Ok, so on Friday I ordered a large order of fish supplies and am still waiting on it to arrive. 

However, one of those things was a large hunk of Mopani Wood for my new 20gallon ( The ruler of the tank is a silver dragon PK). I know you have to boil it at least 4 times to leach most of the tannins out so it won't discolor the water. 
But, I was thinking bettas like tannins, and was wondering if it would be wise to condense some of these tannins down and bottle them up to use? 

Cause I know we often use oak leaves and IAL just for the tannins they release.However would mopani wood tannins work the same way? I know they are safe for fish I just wanna know if they would be useful.


----------



## Theraggy1 (Jan 30, 2011)

Anyone?


----------



## thekoimaiden (Oct 19, 2011)

I'm a little confused. You want to boil the wood to get rid of the tannins and then bottle them up to ... put them in the water ? If you want some tannins in the water just put the driftwood in the tank. The tannins won't stay forever and after a few months will be all gone.


----------



## Theraggy1 (Jan 30, 2011)

No no, what i'm trying to say is I don't want them in my main tank, however I have a total of 6 tanks and three of which are just filled with bettas. 

I was wondering if the Mopani tannins would hurt them.


----------



## thekoimaiden (Oct 19, 2011)

The tannins wouldn't hurt them at all. The only problem I see is that tannins are removed with water changes. You have to add a lot of "tannin water" after every change to keep that same level or the tannins will only be temporary.
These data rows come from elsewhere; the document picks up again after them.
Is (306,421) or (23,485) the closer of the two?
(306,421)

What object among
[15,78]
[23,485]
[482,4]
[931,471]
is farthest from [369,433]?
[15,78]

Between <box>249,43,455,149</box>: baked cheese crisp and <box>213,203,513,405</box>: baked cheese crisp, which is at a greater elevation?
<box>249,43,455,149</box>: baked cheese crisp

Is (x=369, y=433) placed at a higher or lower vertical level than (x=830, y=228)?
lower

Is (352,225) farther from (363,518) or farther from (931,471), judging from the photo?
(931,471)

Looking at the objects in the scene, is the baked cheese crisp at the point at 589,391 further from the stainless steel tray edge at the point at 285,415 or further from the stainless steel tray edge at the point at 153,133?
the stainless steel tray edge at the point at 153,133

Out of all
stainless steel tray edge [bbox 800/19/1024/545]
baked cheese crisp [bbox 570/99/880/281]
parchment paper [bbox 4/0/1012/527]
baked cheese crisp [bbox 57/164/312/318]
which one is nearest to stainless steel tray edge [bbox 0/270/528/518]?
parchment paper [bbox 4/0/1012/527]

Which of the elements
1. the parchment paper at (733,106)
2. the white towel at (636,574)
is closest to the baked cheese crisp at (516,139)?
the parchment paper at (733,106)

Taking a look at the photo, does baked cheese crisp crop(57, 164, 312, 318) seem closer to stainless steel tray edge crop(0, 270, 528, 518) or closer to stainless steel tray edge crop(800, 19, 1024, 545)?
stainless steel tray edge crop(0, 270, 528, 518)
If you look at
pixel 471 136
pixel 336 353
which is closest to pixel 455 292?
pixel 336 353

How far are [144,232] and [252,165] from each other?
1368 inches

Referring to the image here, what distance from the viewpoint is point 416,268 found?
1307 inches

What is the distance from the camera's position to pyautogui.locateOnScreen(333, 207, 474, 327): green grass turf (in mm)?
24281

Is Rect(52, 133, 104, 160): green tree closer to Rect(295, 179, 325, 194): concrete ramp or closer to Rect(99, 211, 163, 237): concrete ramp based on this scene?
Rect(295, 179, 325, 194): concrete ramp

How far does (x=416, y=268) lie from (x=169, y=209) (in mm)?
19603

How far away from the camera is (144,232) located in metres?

If you want tannins in with your bettas why not order some driftwood for their tanks. I think you can also order IAL extract. That seems a little easier than trying to extract the tannins yourself.


----------



## OMB (Nov 6, 2011)

Theraggy1 said:


> ....
> But, I was thinking bettas like tannins, and was wondering if it would be wise to condense some of these tannins down and bottle them up to use?
> 
> Cause I know we often use oak leaves and IAL just for the tannins they release.However would mopani wood tannins work the same way? I know they are safe for fish I just wanna know if they would be useful.


I get what you're saying. I thought the same thing when I boiled my driftwood to get much of the tannins out before putting it in my tank (where it still released tannins, but after about 5 water changes I can see that it's starting to go away...whereas I'm sure it would have taken much longer to get it clear had I not boiled it first.) I had a bucket of clean water full of tannins and I thought about saving it for use later. I didn't though... but I kinda wondered the same thing. Should I have saved that water to use for later, sort of like keeping a bottle of stress coat or meds? 

Anyone know?


----------